In response to Texas Senate Bill 619, which has required all 6th to 12th-grade campuses across Texas to have naloxone training and access to the drug, OTF has begun teaching in school districts across the state. Over the summer, League trained school resource officers in using naloxone as well as identifying signs of an overdose.
“We just provided the training and outfitted Houston ISD, the 3rd largest ISD in all of Texas, so covering about 1.5 million kids,” Alonzo said. “We provide a model policy for their school board, and [we work] with physicians to get a standing order that is unique to each ISD that has to be signed every year.”
The OTF has also worked with A&M’s residency program in College Station and Detar to create programs that support patients with opioid use disorder. Brandon Williamson, MD, and Sidney Ontai, MD are two physicians who direct the family medicine residencies and teach future physicians about treatments.
“This is the purview of primary care physicians,” Alonzo said. “They have both courageously stood up clinics in support of people with opioid use disorder. Historically, it’s highly stigmatized care … We greatly support physicians, nurse practitioners, and other types of clinicians that are trying to start up clinics to support this kind of care because we just don’t have enough.”
For students who are interested in assisting their community in combating the opioid epidemic, OTF offers an ambassador program that trains students to go into their hometowns and teach organizations about the dangers of opioids.

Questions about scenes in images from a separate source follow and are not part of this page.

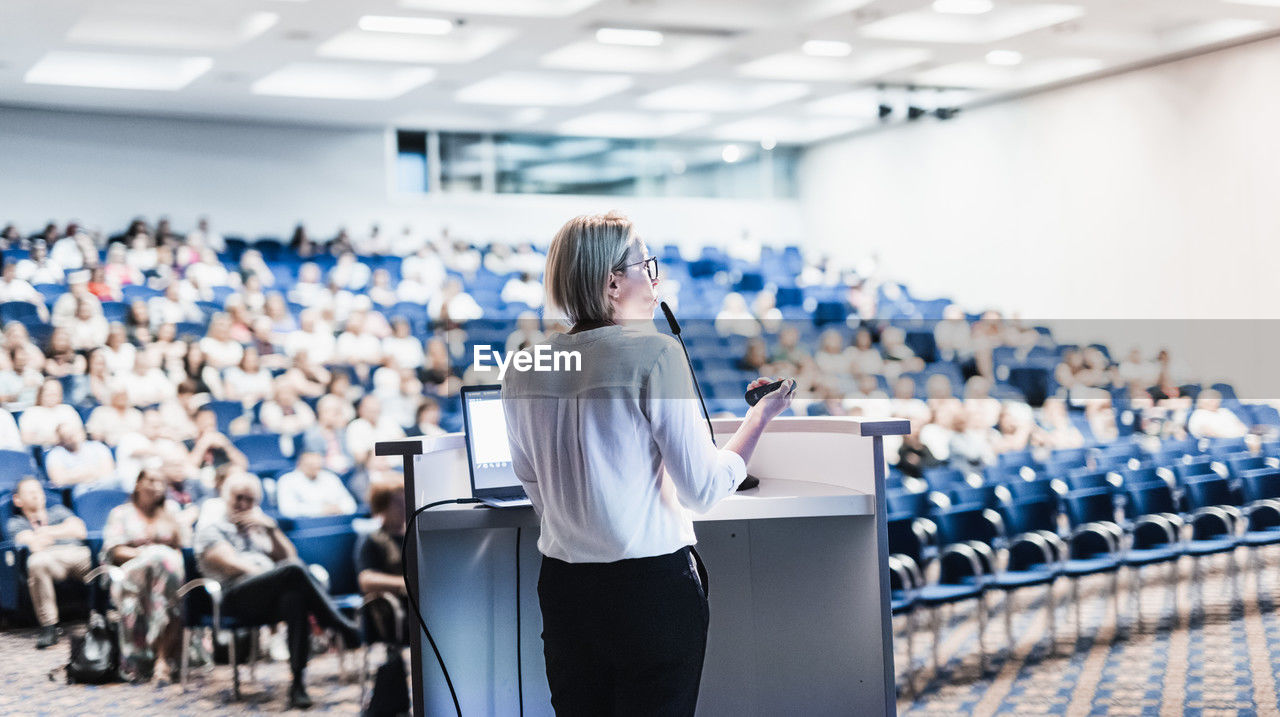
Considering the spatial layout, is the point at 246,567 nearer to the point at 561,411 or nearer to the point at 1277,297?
the point at 561,411

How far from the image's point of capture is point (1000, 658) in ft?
13.5

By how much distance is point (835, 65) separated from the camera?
972cm

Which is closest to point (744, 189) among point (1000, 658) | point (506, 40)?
point (506, 40)

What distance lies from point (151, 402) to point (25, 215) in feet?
17.0

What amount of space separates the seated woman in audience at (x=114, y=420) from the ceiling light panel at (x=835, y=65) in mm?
5652

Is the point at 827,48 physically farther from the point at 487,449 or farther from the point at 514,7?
the point at 487,449

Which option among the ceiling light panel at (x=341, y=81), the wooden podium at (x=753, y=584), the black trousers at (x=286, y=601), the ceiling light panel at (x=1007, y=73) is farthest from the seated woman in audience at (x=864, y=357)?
the wooden podium at (x=753, y=584)

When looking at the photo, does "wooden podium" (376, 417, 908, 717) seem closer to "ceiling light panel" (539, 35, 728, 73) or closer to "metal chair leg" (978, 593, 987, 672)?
"metal chair leg" (978, 593, 987, 672)

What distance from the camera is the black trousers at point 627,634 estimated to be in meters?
1.55

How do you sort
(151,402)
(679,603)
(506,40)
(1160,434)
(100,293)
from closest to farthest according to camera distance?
(679,603) → (151,402) → (1160,434) → (100,293) → (506,40)

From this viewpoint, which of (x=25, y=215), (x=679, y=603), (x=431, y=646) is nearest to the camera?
(x=679, y=603)

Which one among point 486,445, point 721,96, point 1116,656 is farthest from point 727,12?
point 486,445

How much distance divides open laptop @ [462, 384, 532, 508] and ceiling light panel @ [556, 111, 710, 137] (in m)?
9.31

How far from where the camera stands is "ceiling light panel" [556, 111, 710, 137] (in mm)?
11617
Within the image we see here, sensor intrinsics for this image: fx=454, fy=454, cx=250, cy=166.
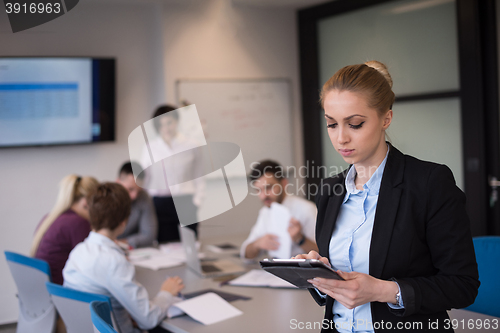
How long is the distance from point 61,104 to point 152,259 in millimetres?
1877

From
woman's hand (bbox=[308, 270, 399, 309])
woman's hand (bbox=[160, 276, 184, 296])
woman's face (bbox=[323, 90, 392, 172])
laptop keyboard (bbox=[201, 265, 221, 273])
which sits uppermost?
woman's face (bbox=[323, 90, 392, 172])

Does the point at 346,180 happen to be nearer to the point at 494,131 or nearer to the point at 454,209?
the point at 454,209

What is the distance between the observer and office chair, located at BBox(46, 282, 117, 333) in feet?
5.04

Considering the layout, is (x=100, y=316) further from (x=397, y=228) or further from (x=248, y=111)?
(x=248, y=111)

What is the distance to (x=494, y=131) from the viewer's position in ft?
10.7

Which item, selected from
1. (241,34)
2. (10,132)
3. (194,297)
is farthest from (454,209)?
(241,34)

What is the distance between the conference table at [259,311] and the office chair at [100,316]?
326mm

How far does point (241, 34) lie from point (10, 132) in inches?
94.5

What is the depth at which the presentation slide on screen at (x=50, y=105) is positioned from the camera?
3354 millimetres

“Our ambassador group is a great group of passionate students that are … just always ready to jump in and get involved with whatever needs that we have,” League said. “Our students come from all across campus — from engineering to college of pharmacy, from arts and sciences, [agriculture] life. I mean, all over. There are students that are passionate about this topic and want to get involved.”
With students assisting professionals, the OTF has tripled its impact and has allowed A&M to conduct the largest mass naloxone training event in the US in 2020.